Top of INPUT DATA

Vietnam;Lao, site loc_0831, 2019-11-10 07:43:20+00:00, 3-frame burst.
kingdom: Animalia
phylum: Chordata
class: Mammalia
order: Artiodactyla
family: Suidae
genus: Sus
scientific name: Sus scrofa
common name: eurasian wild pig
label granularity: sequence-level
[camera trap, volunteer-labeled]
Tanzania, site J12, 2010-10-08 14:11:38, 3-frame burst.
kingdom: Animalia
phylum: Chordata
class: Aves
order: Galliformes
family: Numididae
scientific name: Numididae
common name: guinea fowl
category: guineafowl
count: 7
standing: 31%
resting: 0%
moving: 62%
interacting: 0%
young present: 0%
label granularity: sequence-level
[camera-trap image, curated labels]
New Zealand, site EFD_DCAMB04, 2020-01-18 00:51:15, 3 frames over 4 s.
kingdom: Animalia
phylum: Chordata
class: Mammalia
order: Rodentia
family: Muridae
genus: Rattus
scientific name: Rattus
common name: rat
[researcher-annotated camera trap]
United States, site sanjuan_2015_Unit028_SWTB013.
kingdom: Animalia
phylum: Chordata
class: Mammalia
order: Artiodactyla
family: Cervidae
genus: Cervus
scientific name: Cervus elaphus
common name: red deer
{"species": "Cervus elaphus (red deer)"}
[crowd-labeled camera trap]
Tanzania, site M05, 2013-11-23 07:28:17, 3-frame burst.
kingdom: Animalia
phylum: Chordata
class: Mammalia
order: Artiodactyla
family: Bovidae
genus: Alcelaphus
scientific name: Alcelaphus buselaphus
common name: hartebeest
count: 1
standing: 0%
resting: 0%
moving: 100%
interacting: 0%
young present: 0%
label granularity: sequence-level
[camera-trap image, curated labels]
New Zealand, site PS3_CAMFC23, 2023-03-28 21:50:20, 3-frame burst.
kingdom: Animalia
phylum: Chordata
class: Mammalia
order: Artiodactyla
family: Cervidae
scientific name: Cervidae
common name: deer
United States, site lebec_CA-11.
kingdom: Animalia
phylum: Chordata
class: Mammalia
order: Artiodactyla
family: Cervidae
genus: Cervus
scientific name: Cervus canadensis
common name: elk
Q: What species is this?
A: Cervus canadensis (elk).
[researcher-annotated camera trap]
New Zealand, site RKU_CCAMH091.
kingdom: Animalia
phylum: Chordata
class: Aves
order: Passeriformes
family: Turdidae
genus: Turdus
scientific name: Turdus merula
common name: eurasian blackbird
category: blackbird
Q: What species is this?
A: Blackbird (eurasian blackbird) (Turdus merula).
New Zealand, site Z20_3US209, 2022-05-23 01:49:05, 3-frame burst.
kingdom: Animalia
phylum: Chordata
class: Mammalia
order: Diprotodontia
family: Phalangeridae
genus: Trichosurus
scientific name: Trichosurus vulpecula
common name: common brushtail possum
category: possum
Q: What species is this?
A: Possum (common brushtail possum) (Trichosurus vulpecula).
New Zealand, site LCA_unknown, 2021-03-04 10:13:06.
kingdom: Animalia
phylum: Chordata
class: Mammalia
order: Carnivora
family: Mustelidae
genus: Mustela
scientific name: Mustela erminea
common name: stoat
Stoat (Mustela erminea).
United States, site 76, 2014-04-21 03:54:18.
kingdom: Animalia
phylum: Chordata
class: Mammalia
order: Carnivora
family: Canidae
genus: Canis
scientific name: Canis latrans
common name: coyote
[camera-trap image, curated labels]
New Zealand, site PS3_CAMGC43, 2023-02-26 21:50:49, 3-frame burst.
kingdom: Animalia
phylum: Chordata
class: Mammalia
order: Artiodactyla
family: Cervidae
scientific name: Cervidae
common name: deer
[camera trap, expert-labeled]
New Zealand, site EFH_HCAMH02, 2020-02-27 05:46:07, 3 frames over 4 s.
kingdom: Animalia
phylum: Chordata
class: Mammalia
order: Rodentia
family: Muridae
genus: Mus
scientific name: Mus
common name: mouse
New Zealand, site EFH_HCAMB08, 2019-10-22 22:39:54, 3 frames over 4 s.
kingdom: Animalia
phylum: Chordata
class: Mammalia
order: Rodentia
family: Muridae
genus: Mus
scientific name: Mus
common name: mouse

Bottom of INPUT DATA

WORK ITEM → In full and without change, transcribe every line of the records above.

RESPONSE →
Vietnam;Lao, site loc_0831, 2019-11-10 07:43:20+00:00, 3-frame burst.
kingdom: Animalia
phylum: Chordata
class: Mammalia
order: Artiodactyla
family: Suidae
genus: Sus
scientific name: Sus scrofa
common name: eurasian wild pig
label granularity: sequence-level
[camera trap, volunteer-labeled]
Tanzania, site J12, 2010-10-08 14:11:38, 3-frame burst.
kingdom: Animalia
phylum: Chordata
class: Aves
order: Galliformes
family: Numididae
scientific name: Numididae
common name: guinea fowl
category: guineafowl
count: 7
standing: 31%
resting: 0%
moving: 62%
interacting: 0%
young present: 0%
label granularity: sequence-level
[camera-trap image, curated labels]
New Zealand, site EFD_DCAMB04, 2020-01-18 00:51:15, 3 frames over 4 s.
kingdom: Animalia
phylum: Chordata
class: Mammalia
order: Rodentia
family: Muridae
genus: Rattus
scientific name: Rattus
common name: rat
[researcher-annotated camera trap]
United States, site sanjuan_2015_Unit028_SWTB013.
kingdom: Animalia
phylum: Chordata
class: Mammalia
order: Artiodactyla
family: Cervidae
genus: Cervus
scientific name: Cervus elaphus
common name: red deer
{"species": "Cervus elaphus (red deer)"}
[crowd-labeled camera trap]
Tanzania, site M05, 2013-11-23 07:28:17, 3-frame burst.
kingdom: Animalia
phylum: Chordata
class: Mammalia
order: Artiodactyla
family: Bovidae
genus: Alcelaphus
scientific name: Alcelaphus buselaphus
common name: hartebeest
count: 1
standing: 0%
resting: 0%
moving: 100%
interacting: 0%
young present: 0%
label granularity: sequence-level
[camera-trap image, curated labels]
New Zealand, site PS3_CAMFC23, 2023-03-28 21:50:20, 3-frame burst.
kingdom: Animalia
phylum: Chordata
class: Mammalia
order: Artiodactyla
family: Cervidae
scientific name: Cervidae
common name: deer
United States, site lebec_CA-11.
kingdom: Animalia
phylum: Chordata
class: Mammalia
order: Artiodactyla
family: Cervidae
genus: Cervus
scientific name: Cervus canadensis
common name: elk
Q: What species is this?
A: Cervus canadensis (elk).
[researcher-annotated camera trap]
New Zealand, site RKU_CCAMH091.
kingdom: Animalia
phylum: Chordata
class: Aves
order: Passeriformes
family: Turdidae
genus: Turdus
scientific name: Turdus merula
common name: eurasian blackbird
category: blackbird
Q: What species is this?
A: Blackbird (eurasian blackbird) (Turdus merula).
New Zealand, site Z20_3US209, 2022-05-23 01:49:05, 3-frame burst.
kingdom: Animalia
phylum: Chordata
class: Mammalia
order: Diprotodontia
family: Phalangeridae
genus: Trichosurus
scientific name: Trichosurus vulpecula
common name: common brushtail possum
category: possum
Q: What species is this?
A: Possum (common brushtail possum) (Trichosurus vulpecula).
New Zealand, site LCA_unknown, 2021-03-04 10:13:06.
kingdom: Animalia
phylum: Chordata
class: Mammalia
order: Carnivora
family: Mustelidae
genus: Mustela
scientific name: Mustela erminea
common name: stoat
Stoat (Mustela erminea).
United States, site 76, 2014-04-21 03:54:18.
kingdom: Animalia
phylum: Chordata
class: Mammalia
order: Carnivora
family: Canidae
genus: Canis
scientific name: Canis latrans
common name: coyote
[camera-trap image, curated labels]
New Zealand, site PS3_CAMGC43, 2023-02-26 21:50:49, 3-frame burst.
kingdom: Animalia
phylum: Chordata
class: Mammalia
order: Artiodactyla
family: Cervidae
scientific name: Cervidae
common name: deer
[camera trap, expert-labeled]
New Zealand, site EFH_HCAMH02, 2020-02-27 05:46:07, 3 frames over 4 s.
kingdom: Animalia
phylum: Chordata
class: Mammalia
order: Rodentia
family: Muridae
genus: Mus
scientific name: Mus
common name: mouse
New Zealand, site EFH_HCAMB08, 2019-10-22 22:39:54, 3 frames over 4 s.
kingdom: Animalia
phylum: Chordata
class: Mammalia
order: Rodentia
family: Muridae
genus: Mus
scientific name: Mus
common name: mouse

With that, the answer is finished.